[perl script] print the assembly instruction and count the occurence

acdc · January 22, 2015, 12:21pm

Hi,

I have a input file(text file) with the following lines.

0x000000 0x5a80 0x0060 BRA.l 0x60 ;file:UserCall.s ;function:_user_call_table ;C_sourceLine:24
0x000002 0x1bc5 RETI ;file:UserCall.s ;function:_user_call_table ;C_sourceLine:30
0x000003 0x6840 MOV R0L,R0L ;file:UserCall.s ;function:_user_call_table ;C_sourceLine:31
0x000004 0x1bc5 RETI ;file:UserCall.s ;function:_user_call_table ;C_sourceLine:35
0x000005 0x6840 MOV R0L,R0L ;file:UserCall.s ;function:_user_call_table ;C_sourceLine:36

Expected output is some thing like this :

BRA.l 0x60
RETI
MOV R0L,R0L
RETI
MOV R0L,R0L

and it should count the occurence too like
MOV R0L,R0L occured 2 times
RETI occured 1
BRA.l 0x60 occured 1

So far I have developed code and need help here

#!/usr/local/bin/perl -w


my $filename = 'C:\data1.txt';
my @opcode_var = 0;
my @s_words = 0;
my $fun_name = 0;
my $file_name = 0;
my $output_var = 0;
my $remove_hex = 0;
open(FILE,$filename) or die "Could not read from filename";
my @lines = <FILE>;
chop @lines;
my $word = 0;

foreach my $line(@lines) 
{
	if ($line =~ /0x*/)
	{
		chop ($line);
		@opcode_var = split(/ /,$line);
		if($opcode_var[2] =~ /0x*/)
		{
			print "$opcode_var[3] $opcode_var[4]\n";
		}
		else
		{
			if($opcode_var[2] =~ /0x*/)
			{
				print "$opcode_var[2] $opcode_var[3]\n";
			}
		}
	}
}

you can copy this code and print the output.
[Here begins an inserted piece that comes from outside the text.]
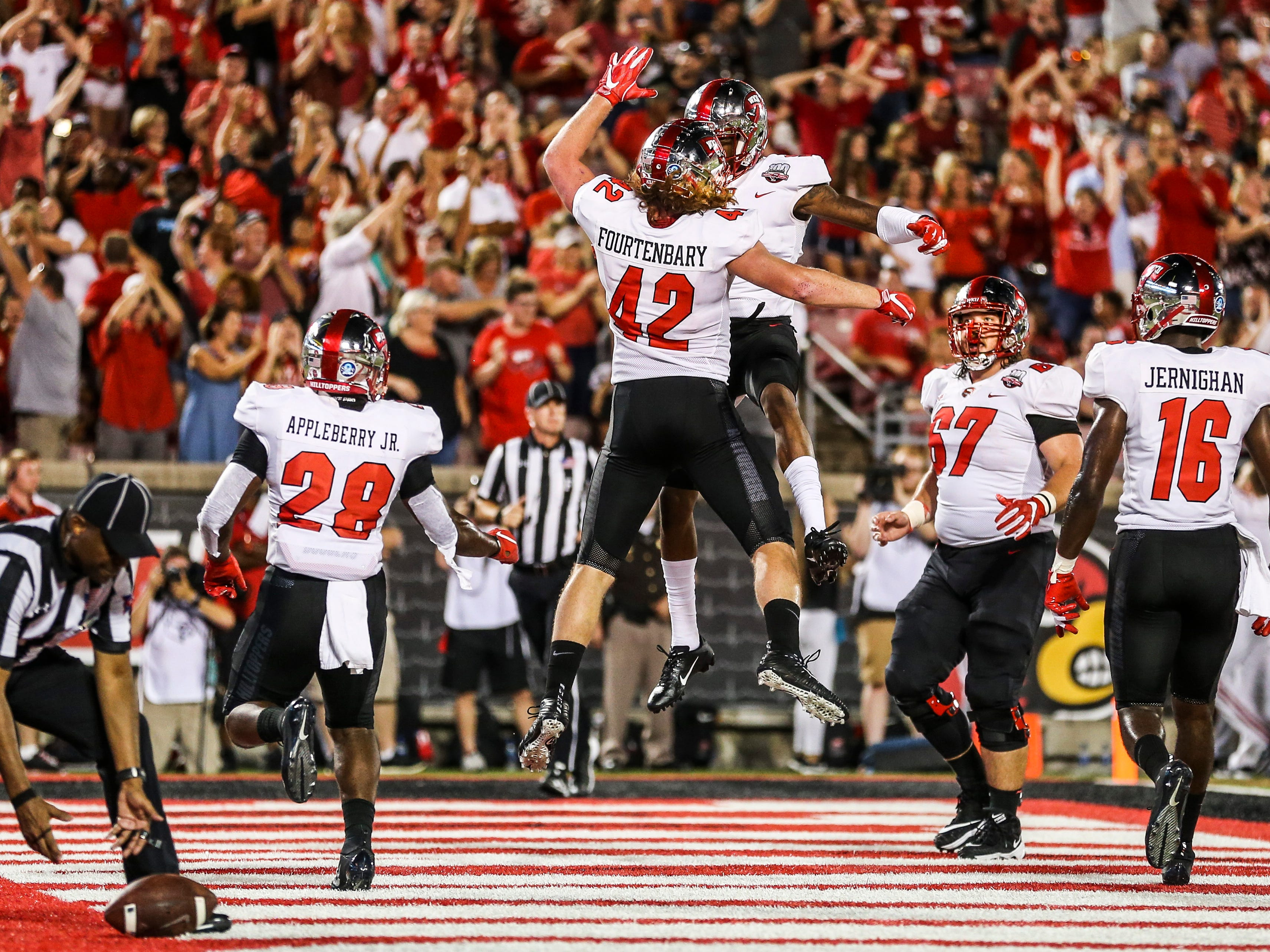 Western Kentucky's Kyle Fourtenbary celebrates his rushing touchdown with his teammates after scoring against Louisville to put the Toppers up 7-0 in the first half Saturday, Sept. 15, 2018.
Just stuck here. Learning to extract the assembly code from .s file.

Thank you.

any help is appreciated.

Corona688 · January 22, 2015, 12:40pm

Perl looks like overkill for this.

awk '{ sub(/;.*/, "");
        $1=""; $2="";
        sub(/^[ \r\n\t]*/, "");
        A[$0]++ ; print }
END {
        for(X in A) print X" appeared "A[X]" times";
}' inputfile

derekludwig · January 25, 2015, 5:20pm

Or even:

sed -e 's/ *;.*$//' -e 's/0x[^ ]* //g' inputfile | tee outfile | sort | uniq -c

---------- Post updated at 05:20 PM ---------- Previous update was at 04:00 PM ----------

Perlish solution, code to stdout, report to stderr:

use strict;
use warnings;

$\ = "\n";
my %COUNTS = ();

while (<>) {
    chomp;
    s{\s*;.*$}{};
    s{^\s*(0x[0-9a-z]+\s+)+}{}i;
    print;
    $COUNTS{$_}++;
}

while (my ($w, $n) = each %COUNTS) {
    printf STDERR "\%10d \%s\n", $n, $w;
}

Don_Cragun · January 25, 2015, 6:09pm

It looks like Corona688's script missed one detail; the number of fields at the start of a line beginning with 0x is not a constant 2. This slight modification to his script:

awk '
{	sub(/;.*/, "")
	while($1 ~ /^0/) {
		$1 = ""
		$0 = $0
	}
	sub(/^[ \r\n\t]*/, "")
	print
	A[$0]++
}
END {	print ""
	for(X in A)
		print "\"" X "\" appeared " A[X] " times."
}' file.s

(with the sample input your provided) produces the output:

BRA.l 0x60
RETI
MOV R0L,R0L
RETI
MOV R0L,R0L

"MOV R0L,R0L" appeared 2 times.
"BRA.l 0x60" appeared 1 times.
"RETI" appeared 2 times.

which seems to be what was requested.

If you want to try this on a Solaris/SunOS system, change awk to /usr/xpg4/bin/awk , /usr/xpg6/bin/awk , or nawk .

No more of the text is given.